● **BEREITGESTELLTER TEXT**
Die entsprechenden Regelungen für Verkehrssubventionierung sind im EU-Regelwerk CE 1370/2007 enthalten. Die  2013 für die Einstellung der Subventionszahlungen Verantwortlichen, der damalige Bürgermeister Mihai Stepanescu und sein Vize Crina (die laut Aussagen des Rathauspersonals die Entscheidung zuerst unter sich abgesprochen hatten), haben zwei Jahre zuvor im Stadtrat Reschitza den Beschluss HCL 178/08.06.2011 durchgesetzt, durch den der Nahverkehr von Reschitza der Spedition Ro-a-Tir in Form eines Vertrags für Öffentliche Dienstleistungen für sechs Jahre überlassen wurde. Ab September 2011 war das dann umgesetzt worden. Inzwischen steht fest, dass die „Fachleute“ des Rathauses Reschitza, die den Vertrag ausgearbeitet haben, keine blasse Ahnung  von den EU-Regelungen im Bereich gehabt haben – obwohl zu jenem Zeitpunkt Rumänien bereits seit dreieinhalb Jahren EU-Mitglied war. Das Reglement (EU-Kürzel: CE) 1370/23.Oktober 2007, für das das EU-Parlament und der Rat zeichnen, bezieht sich auf öffentliche Dienstleistungen im Schienen- und Straßen-Reiseverkehr und definiert die Art und Weise, wie „kompetente Kommunal- oder andere Behörden“ im öffentlichen Personenverkehr eingreifen können, um diese Dienstleistungen am Bürger, die von allgemeinem Interesse sind, zu garantieren und zu stützen.

Einige Zeilen
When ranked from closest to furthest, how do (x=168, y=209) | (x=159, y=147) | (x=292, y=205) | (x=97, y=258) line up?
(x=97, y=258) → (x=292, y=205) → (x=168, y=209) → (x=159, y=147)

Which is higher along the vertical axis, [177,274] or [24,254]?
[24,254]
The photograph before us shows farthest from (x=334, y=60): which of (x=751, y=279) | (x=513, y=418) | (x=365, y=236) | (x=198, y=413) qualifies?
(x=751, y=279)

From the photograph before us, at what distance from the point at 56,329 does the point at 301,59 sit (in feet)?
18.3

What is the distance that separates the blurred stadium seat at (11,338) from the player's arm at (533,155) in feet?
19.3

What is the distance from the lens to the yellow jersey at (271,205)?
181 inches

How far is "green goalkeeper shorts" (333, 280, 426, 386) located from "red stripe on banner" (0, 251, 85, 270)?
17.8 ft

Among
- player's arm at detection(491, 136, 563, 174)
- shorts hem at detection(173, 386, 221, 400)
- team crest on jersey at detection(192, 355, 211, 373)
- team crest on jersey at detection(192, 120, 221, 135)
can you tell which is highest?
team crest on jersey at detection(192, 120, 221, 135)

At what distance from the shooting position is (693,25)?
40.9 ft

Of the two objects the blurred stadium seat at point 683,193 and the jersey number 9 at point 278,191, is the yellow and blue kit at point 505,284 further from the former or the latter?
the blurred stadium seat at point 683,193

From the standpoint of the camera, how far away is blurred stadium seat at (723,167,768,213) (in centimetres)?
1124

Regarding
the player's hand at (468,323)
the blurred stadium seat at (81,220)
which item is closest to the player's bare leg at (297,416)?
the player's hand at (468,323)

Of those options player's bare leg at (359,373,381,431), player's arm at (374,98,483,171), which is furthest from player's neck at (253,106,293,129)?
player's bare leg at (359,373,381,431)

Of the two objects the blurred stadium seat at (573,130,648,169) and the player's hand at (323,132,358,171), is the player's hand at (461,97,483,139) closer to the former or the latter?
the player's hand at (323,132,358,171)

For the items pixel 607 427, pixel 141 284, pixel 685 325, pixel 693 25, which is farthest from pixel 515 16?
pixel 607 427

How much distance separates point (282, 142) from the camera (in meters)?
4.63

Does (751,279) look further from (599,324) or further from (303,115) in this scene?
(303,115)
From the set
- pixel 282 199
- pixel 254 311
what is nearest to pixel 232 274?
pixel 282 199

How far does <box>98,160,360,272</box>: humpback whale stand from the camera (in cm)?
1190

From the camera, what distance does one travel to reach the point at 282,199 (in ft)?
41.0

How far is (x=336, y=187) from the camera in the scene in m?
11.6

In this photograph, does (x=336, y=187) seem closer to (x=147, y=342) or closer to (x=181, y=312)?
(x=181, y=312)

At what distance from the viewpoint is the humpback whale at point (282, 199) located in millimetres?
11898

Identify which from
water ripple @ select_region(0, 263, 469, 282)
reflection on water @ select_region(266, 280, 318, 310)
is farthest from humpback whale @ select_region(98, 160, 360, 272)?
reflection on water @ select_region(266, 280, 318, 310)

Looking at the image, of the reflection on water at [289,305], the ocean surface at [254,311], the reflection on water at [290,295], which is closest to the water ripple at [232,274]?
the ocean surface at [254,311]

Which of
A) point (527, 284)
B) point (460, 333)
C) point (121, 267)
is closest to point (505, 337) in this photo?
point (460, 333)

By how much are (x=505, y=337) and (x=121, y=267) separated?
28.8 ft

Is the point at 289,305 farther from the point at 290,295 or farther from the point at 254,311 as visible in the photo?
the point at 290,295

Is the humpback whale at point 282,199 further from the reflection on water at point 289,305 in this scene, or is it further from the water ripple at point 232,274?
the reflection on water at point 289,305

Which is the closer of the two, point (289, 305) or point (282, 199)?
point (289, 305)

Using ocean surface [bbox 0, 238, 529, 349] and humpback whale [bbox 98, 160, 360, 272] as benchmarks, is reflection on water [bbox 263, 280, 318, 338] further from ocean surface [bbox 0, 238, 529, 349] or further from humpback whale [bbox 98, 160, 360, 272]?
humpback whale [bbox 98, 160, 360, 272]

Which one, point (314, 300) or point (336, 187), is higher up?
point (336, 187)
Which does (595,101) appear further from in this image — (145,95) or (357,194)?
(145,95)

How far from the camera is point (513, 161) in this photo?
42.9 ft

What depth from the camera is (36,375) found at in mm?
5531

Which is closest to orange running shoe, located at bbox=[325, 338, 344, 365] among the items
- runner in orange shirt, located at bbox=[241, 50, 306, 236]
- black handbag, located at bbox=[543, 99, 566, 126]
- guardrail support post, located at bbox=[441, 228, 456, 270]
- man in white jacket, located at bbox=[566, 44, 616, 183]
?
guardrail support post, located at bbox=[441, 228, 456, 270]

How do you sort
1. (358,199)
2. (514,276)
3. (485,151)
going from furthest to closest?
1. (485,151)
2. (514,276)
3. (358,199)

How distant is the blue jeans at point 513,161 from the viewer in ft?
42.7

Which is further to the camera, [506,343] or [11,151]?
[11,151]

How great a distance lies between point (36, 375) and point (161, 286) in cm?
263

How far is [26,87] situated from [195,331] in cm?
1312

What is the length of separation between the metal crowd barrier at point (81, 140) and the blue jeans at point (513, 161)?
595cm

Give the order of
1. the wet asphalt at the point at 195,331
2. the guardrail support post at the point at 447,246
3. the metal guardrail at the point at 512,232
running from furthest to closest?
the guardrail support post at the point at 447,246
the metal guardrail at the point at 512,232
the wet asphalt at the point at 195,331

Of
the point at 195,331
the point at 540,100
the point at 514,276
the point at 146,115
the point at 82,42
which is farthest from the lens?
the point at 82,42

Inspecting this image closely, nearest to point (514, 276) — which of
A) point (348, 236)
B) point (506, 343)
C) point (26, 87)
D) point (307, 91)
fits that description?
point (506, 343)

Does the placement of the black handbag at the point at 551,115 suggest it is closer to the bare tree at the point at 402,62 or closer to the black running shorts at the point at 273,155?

● **ARBEITSAUFTRAG**
Führen Sie den Text über die Nahverkehrssubventionen in Reschitza im Anschluss an seinen letzten Satz weiter.

● **ANTWORT ZUM AUFTRAG**
Außerdem werden die Bedingungen festgelegt, unter welchen die „kompetenten Behörden“, im Falle der vertragsmäßigen Bindung an öffentliche Dienstleistungen dieses Bereichs, die Betreiber solcher Verkehrs- und Transportdienstleistungen  in Form von „Kompensationen“vergüten können. Das bezieht sich sowohl auf die Subventionierung der Kosten solcher Dienstleistungen, wie auch auf die Gewährung von „eventuellen Exklusivrechten“ sollten die Vertragsverpflichtungen voll und ganz erfüllt werden.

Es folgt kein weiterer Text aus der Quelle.